■ **Assignment A**: Copy everything in the fuel subsidy commentary from "Now, obviously without" down to "audience in question.", switching "Nigerians" to "citizens".
■ **Assignment B**: Carry on the commentary about President Tinubu's fuel subsidy policy from its last sentence.

■ **Selected passage**:
[Start of section]

Is it possible that President Tinubu never read Daniel Yergin’s book on oil before aspiring to be president? Nobody makes that mistake because Yergin’s book, the first one at least, is still the most explosive on how understanding or misunderstanding of oil politics in domestic and global affairs, can make or mess up any president.
Now, obviously without reading such a book in spite of his Texas’s cap, the president has wilfully invited so much hatred for his person and his government by the way he has handled the fuel subsidy policy. The fuel subsidy policy has come as a paradox. The point is that Nigerians have gone through so much stress arising from the extraordinarily radical contingency they have had to live with in terms of anxiety, worries and uncertainty associated with low quality governance in the past two decades. It had been expected that the 2023 transition just has to come with radical relief, irrespective of which of the APC, LP, NNPP or PDP won the presidential election. It is true that paradoxes rule the world but, even then, contending with a fuel subsidy regime of the type unleashed on May 29th, 2023 is too much of a paradox for the national audience in question.
Oil is still a historically unique commodity, with no equal in its multiple uses and, therefore, must be carefully handled. Oil is the number one item in national security management in every economy since it was discovered. No national military can do without it just as no national healthcare or educational system can survive without it. There is no economy without it, even as people talk no end about alternatives.

[End of section]

■ **Listed records**:
[Start of section]

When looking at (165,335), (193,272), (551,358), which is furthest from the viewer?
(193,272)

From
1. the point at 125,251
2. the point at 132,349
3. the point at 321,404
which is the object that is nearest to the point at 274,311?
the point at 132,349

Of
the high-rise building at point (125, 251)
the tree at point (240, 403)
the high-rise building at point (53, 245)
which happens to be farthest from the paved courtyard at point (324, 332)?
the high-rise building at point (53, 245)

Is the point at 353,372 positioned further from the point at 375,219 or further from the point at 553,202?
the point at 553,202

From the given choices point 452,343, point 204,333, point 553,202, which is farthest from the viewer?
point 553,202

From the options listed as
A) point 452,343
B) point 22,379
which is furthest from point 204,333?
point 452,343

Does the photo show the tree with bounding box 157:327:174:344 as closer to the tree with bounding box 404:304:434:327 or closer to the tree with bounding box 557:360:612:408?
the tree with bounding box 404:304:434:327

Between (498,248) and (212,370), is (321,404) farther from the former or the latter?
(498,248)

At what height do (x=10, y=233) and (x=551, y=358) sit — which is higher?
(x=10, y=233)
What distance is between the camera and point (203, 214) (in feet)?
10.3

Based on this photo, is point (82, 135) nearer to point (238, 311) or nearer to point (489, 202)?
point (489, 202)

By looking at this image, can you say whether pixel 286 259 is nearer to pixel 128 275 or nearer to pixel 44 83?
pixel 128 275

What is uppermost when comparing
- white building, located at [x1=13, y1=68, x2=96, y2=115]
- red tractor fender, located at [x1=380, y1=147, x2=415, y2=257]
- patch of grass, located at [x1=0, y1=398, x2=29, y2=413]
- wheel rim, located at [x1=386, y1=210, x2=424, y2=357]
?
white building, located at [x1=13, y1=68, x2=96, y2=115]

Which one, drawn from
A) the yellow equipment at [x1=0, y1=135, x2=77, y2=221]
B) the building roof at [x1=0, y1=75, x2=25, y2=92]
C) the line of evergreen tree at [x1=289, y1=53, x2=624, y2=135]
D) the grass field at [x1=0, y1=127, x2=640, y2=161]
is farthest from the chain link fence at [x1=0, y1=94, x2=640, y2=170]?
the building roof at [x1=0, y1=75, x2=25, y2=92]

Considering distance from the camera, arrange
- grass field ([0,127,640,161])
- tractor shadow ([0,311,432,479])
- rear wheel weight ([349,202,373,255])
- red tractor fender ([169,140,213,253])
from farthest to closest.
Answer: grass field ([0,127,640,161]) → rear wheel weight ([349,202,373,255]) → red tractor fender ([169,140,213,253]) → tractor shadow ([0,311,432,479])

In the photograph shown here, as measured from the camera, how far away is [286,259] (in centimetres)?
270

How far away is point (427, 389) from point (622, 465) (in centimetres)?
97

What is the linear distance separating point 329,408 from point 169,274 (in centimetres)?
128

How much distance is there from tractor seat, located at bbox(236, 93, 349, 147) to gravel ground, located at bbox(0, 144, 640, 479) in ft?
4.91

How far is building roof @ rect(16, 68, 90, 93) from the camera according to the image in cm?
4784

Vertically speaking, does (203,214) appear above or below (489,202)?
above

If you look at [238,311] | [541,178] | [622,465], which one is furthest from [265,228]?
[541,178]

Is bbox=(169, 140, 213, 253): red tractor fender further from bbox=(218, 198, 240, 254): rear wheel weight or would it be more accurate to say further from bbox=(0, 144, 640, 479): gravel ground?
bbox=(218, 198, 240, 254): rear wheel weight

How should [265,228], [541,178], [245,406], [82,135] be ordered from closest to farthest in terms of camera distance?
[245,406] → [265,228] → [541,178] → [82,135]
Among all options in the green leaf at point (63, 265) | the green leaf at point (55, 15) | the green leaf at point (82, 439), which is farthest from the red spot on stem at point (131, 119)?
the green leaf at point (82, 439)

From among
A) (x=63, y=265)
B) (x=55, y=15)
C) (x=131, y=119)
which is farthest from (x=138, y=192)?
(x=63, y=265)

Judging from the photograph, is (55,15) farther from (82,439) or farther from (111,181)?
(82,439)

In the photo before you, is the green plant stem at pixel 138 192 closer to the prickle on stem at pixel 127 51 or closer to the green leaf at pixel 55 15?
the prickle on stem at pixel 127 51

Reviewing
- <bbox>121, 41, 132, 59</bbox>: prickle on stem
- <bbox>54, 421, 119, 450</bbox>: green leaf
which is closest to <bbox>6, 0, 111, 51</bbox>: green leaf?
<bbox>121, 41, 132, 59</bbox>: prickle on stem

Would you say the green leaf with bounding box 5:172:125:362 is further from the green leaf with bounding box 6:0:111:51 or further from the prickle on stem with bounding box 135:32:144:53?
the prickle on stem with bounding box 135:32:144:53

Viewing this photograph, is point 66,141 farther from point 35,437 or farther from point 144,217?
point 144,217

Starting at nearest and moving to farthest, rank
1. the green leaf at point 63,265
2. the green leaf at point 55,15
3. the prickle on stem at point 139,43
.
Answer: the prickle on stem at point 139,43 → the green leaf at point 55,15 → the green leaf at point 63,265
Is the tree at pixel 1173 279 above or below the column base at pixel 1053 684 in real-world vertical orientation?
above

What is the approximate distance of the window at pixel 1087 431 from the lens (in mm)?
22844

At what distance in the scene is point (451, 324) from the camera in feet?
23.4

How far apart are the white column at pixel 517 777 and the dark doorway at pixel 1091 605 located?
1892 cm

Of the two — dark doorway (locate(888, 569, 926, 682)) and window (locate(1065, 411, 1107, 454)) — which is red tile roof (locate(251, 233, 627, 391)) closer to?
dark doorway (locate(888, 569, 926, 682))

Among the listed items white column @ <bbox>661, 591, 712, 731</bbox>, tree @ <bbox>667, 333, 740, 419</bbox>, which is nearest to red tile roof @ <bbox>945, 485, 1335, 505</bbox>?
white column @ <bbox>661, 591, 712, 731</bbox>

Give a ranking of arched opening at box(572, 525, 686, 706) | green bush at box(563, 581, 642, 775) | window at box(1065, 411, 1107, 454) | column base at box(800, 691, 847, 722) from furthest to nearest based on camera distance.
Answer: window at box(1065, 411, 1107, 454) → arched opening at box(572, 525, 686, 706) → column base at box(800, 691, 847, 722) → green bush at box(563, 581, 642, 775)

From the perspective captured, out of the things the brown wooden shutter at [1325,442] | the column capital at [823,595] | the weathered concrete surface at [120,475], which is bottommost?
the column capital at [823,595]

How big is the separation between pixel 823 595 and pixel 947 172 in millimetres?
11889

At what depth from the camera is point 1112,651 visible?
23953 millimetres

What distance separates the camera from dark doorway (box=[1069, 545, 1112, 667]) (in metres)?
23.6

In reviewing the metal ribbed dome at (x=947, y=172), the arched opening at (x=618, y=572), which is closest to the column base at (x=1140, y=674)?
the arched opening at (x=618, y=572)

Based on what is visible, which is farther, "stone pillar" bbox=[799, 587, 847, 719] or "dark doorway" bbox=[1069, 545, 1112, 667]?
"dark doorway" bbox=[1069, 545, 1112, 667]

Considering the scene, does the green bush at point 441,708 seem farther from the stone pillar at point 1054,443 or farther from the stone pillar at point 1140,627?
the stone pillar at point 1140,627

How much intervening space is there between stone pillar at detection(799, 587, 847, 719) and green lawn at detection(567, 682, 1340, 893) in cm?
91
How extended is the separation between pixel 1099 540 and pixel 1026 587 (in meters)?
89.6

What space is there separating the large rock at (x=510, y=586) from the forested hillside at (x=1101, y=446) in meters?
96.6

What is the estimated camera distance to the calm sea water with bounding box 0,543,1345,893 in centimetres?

[End of section]

■ **Task answer A**:
Now, obviously without reading such a book in spite of his Texas’s cap, the president has wilfully invited so much hatred for his person and his government by the way he has handled the fuel subsidy policy. The fuel subsidy policy has come as a paradox. The point is that citizens have gone through so much stress arising from the extraordinarily radical contingency they have had to live with in terms of anxiety, worries and uncertainty associated with low quality governance in the past two decades. It had been expected that the 2023 transition just has to come with radical relief, irrespective of which of the APC, LP, NNPP or PDP won the presidential election. It is true that paradoxes rule the world but, even then, contending with a fuel subsidy regime of the type unleashed on May 29th, 2023 is too much of a paradox for the national audience in question.

■ **Task answer B**:
It is Intervention‘s belief that the president might have his own information and scenarios but making use of information and scenarios is a different politics. The way this thing has gone, it will be difficult to see an answer other than a total and immediate reversal of the withdrawal of oil subsidy in Nigeria through a presidential proclamation to that effect.
Sticking to the policy is handing regime opponents, enemies, critics and even admirers too strong a reason to confirm their doubts about the president’s cause. There has been no salary increase or a well organised welfare system ever in Nigerian history. And this is a vegetable, fish and tomato economy rather than a manufacturing economy. People will never be able to cope with a jump in oil price from less than two hundred to over six hundred Naira. No emergency salary increase will help people cope with the increase because the percentage of the salaried category is nothing to write home about. In any case, the salary that will enable people to cope with the jump is not likely to be what the Government will offer.